━━ SELECTED EXTRACT ━━

Hinduism forms the main faction of the country with 80 percent, followed by Buddhism as the second most popular with about 15 percent, even though Nepal is the birthplace of Buddha. After that, with almost 4 percent, Jainism and Christianity form the smaller religious branches. All religions coexist peacefully alongside one another.

The proportion of Muslims in the country is just under 1 percent. The Nepalese are open to all religions, friendly, peaceful and tolerant and that is what makes the country not only extraordinary, but also particularly peaceful.

Buddhism and Nepal

If you look very carefully, Buddhism is actually not a religion because it does not start from a God. Rather, it is a philosophical teaching about morality and aims at the dissolution of the ego. This peaceful religion was created by Siddhartha Gautama, who, sitting under a tree, experienced enlightenment as a Buddha.

Buddhism developed around 500 BC. The Buddha’s knowledge, the four noble truths, form the heart of the teaching. However, Buddhism evolved over time, creating two additional main paths: Mahayana Buddhism and Theravada Buddhism.

━━━
━━ MATERIAL ━━

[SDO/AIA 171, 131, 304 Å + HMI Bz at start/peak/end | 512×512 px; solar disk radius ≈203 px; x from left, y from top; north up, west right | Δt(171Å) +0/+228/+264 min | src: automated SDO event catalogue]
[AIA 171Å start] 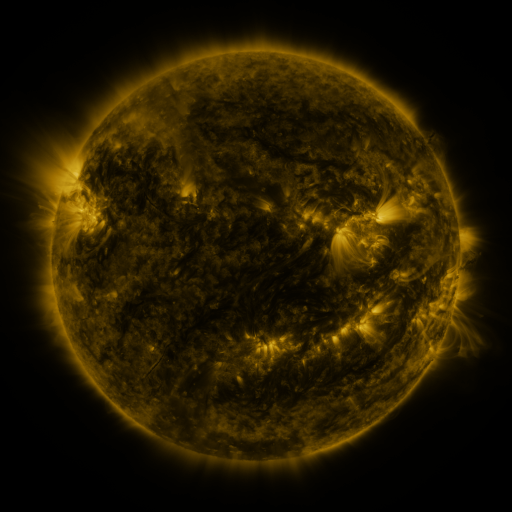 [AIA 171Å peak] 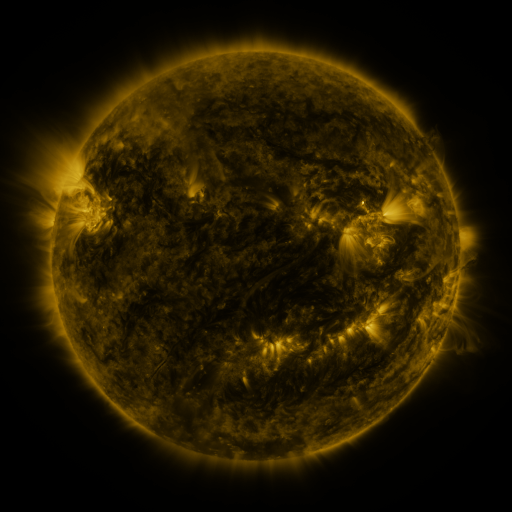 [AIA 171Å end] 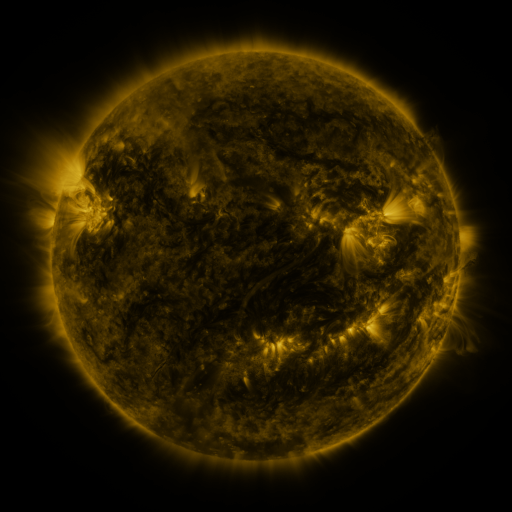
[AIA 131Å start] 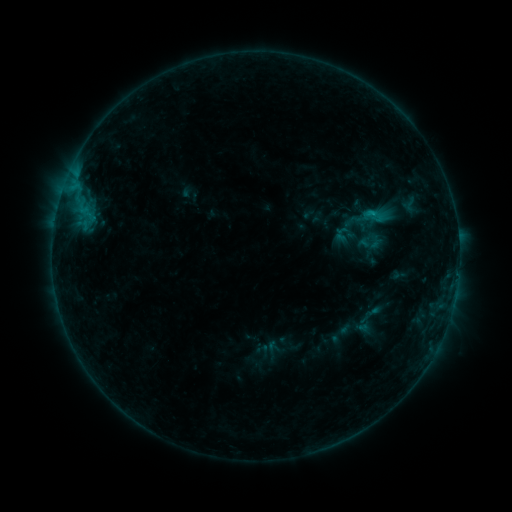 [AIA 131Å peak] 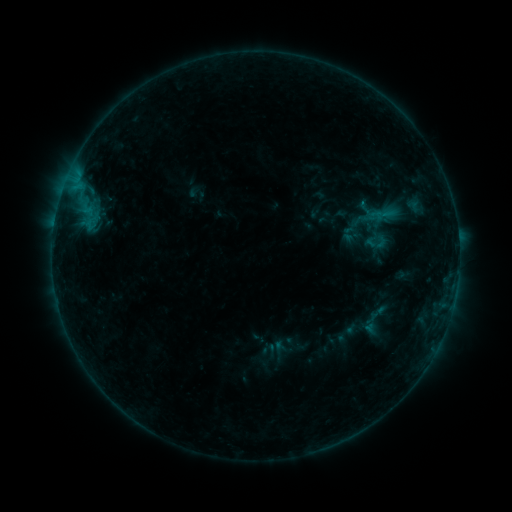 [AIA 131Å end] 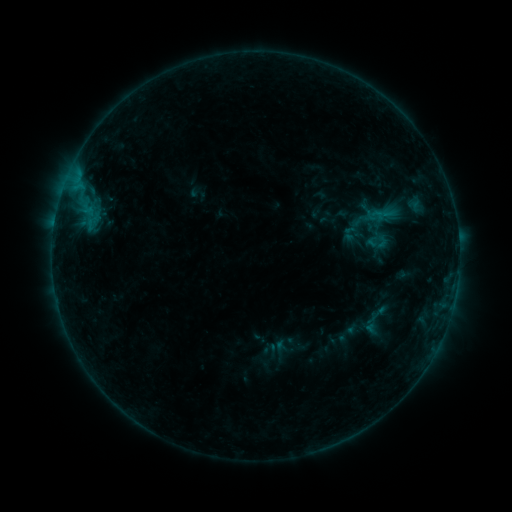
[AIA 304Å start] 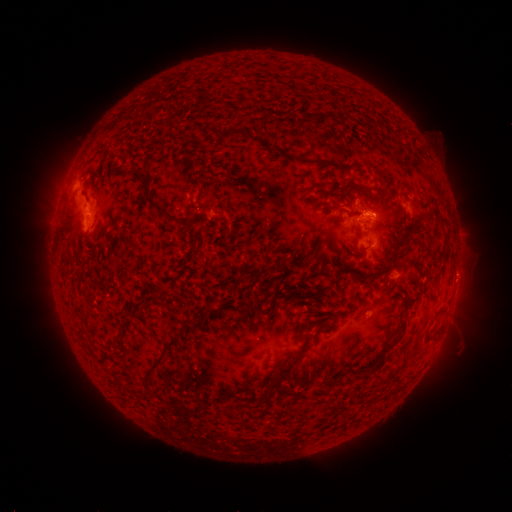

━━━

**TASKS TO PERFORM:**
[1] In the passage on religion in Nepal, list every quality the text attributes to the Nepalese people.
[2] Write the next part of the passage on religion in Nepal, picking up after its final sentence.

**RESULTS FOR EACH TASK:**
[1] open to all religions, friendly, peaceful, tolerant

[2]
Some information about the 4 noble truths: 1. Noble truth of suffering, 2. Noble truth of the abolition of suffering, 3. Noble truth of the way – overcoming and dissolving suffering 4. Noble truth – enter the 8-fold path.

After the death of Buddha, around 480 BC, his followers spread his recognized and preached messages in Asia. The birthplace of the Buddha is located in the southern part of Nepal and has become an important place for Buddhists and also Hindus.

Siddhartha’s birthplace in southern Nepal is called Lumbini and is now an important pilgrimage site. The exiled Tibetans, on the other hand, who once had to flee Tibet, live in different regions in Nepal. Vajrayana Buddhism (Tibetan Buddhism), which is a further development of Mahayana Buddhism, has mainly spread there. In regions such as Dolpo, Khumbu, Helambu, Mustang and some other areas of the Himalayan region, where the Tamang live, these forms of Buddhism are very pronounced and widespread.

Monasteries, prayer flags, stupas and stone collections with the compassion mantra „Om Mani Padme Hum“ can often be found here. Of course, everywhere in the country, the Nepalese prayer flags decorate the landscape and blow the prayers around the world. The spiritual head of Buddhism is clearly the holy Dalai Lama. For a short time Buddhism had been somewhat forgotten when Hinduism became more prevalent around 200 AD.

Hinduism in Nepal

With almost 4 billion followers, Hinduism is the third largest religion in the world. In the meantime, science assumes that Hinduism originated around 4000 years ago from various beliefs, rites and sects. If you look at religious literature, Hinduism is like a library from infinitely different times. This godly religion has grown over thousands of years.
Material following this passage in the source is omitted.